自分の態度や経営姿勢を変える柔軟な経営者は、顧客のニーズに応えるように努力するので、ライバルに勝利し、勝ち癖がついて、勝者の上昇スパイラルに中に入り、どんどん金が集まってくる。

勝者は、資金が豊富にあるので、信用もついて、その上にますます金が集まるが、敗者は、資金がないために信用を失い、さらに金が逃げていく。

聖書の世界観とは、自己責任の世界観である。

そして、自己責任の世界観とは、両極分化の世界観である。

灰色は、裁きによって、次第に白と黒に分かれる。

「手に箕を持っておられ、ご自分の脱穀場をすみずみまできよめられます。麦を倉に納め、殻を消えない火で焼き尽くされます。」(マタイ3・12)

裁きがない時は、麦と殻は未分離である。しかし、裁きが行われると、麦と殻に分けられ、麦は倉に収められ、殻は火で焼かれる。

あいまいな灰色は、次第に消えて、白か黒のどちらかになる。

歴史は、このような過程である。以前の時代において灰色に見えていた教えが、時間の試練を経るにつれて、次第に神に属するものであるか、サタンに属するものであるかが明らかになる。

白と黒が、次第に灰色になる、というのは、共産主義の世界観である。

共産主義の社会とは、努力する者は奪い取られ、努力しない者が得る社会である。その目標は、金持ちも貧乏人もない「平等の社会」である。だから、共産主義は、「反創造主義decreationism」と言われるのである。

また、白と黒が、次第に灰色になる、というのは、自然主義の世界観でもある。

「自然の世界には、エントロピーの法則が働いている。白と黒は次第に混ざり合って灰色にならざるをえない。」というのである。

この世界観の決定的な間違いは、「宇宙は、内部において自己完結しており、外部からの負のエントロピーは一切注がれない」と信じているところにある。

しかし、聖書は、神の裁きは、「負のエントロピー」である。それは、宇宙の外部からの働きかけであり、混ざり合った灰色を白と黒に分ける働きである、と述べている。

神は、創造の際に、「分離」を行われた。光と闇をわけ、陸と海を分け、天と地を分けられた。神は、混沌から秩序を生み出されるお方である。

人間の労働とは、神の創造作業の模倣であり、分離の作業なのである。地中深くに埋まっている石油を掘って(分離)、それから不純物を取り除いて純化し(分離)、灯油にしたり、ガソリンにする。

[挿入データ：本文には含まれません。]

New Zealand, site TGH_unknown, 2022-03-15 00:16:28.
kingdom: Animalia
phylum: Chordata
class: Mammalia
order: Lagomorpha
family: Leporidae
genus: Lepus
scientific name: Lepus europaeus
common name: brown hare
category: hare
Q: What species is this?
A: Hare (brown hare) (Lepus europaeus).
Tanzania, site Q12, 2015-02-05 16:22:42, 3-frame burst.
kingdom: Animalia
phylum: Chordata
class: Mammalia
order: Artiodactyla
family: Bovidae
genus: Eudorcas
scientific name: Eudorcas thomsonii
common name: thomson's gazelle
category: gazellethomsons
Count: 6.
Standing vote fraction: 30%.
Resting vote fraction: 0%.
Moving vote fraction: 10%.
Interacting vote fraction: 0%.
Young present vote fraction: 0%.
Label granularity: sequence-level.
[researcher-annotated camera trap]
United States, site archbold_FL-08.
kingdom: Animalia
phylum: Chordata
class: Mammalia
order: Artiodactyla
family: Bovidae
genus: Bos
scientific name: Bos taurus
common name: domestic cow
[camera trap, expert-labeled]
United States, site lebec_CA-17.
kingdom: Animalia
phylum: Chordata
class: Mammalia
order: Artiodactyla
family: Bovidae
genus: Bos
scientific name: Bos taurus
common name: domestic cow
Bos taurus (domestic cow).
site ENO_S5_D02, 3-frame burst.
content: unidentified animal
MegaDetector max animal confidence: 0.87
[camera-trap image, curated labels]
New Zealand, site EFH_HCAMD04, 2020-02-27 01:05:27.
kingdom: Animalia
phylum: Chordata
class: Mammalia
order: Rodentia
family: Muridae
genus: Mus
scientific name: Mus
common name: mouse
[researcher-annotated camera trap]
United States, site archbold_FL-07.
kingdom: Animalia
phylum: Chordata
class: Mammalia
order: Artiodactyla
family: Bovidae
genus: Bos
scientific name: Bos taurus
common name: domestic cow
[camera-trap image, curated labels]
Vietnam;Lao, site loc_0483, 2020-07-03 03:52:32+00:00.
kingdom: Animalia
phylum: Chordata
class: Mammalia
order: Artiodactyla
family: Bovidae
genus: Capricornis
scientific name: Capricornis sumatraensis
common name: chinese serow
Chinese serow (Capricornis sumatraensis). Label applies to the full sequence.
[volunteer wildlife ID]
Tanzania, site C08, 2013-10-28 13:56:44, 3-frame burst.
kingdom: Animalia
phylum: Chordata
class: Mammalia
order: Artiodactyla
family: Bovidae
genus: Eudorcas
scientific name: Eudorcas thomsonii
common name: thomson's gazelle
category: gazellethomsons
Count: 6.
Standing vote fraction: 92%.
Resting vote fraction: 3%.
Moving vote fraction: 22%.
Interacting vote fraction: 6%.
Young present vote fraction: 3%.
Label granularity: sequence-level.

科学者は、混沌とした現象を分析し(分離)、そこから法則を抽出する。

人間は、労働を通じて、この世界に負のエントロピーを注入し、世界を秩序化するために、創造されたのである。この分離を通じて人間は神の栄光を現すのである。聖会において、「主イエスを賛美し、拍手をしましょう」などということで栄光が現われるわけではないのである。

神の栄光は、文明建設の中で明らかにされるのである。

我々の一世代前の指導者たちは、社会主義の世界観から完全に決別できていないので、裁きのない世界を容認する傾向がある。

努力しない者にあわれみをかけ、努力する者を罰する政策を支持している人が多い。政府の市場介入を是とする人が多い。

神の御心の社会とは、一つ一つの行動に裁きをつける社会である。競争のない社会ではなく、競争によって、個人の努力や能力に白黒をはっきりとつける社会である。

責任を追及されない特権階級を廃止し、万人が互いに誰かに頭を下げ合う社会こそが、神が望んでおられる社会である。

小売店は顧客に頭を下げ、問屋は小売店に頭を下げ、製造元は問屋に頭を下げ、製造元の社員は管理職に頭を下げ、管理職は株主に頭を下げ、株主は市場の審判を受ける。

今の社会のように、誰からも罰せられないキャリアという特権階級を作ると、これらの少数の者たちの無責任によって、社会全体がおかしくなってしまうのである。

誰からも罰せられないのは神だけである。

神は、法を超越しているからである。

被造物のいかなる者にも、このような地位を与えてはならない。すべての人間は法の下にいるので、刑罰が必要である。

生活のあらゆる場において、灰色を白と黒に分けることこそ、人間の歴史的使命であることを自覚しよう。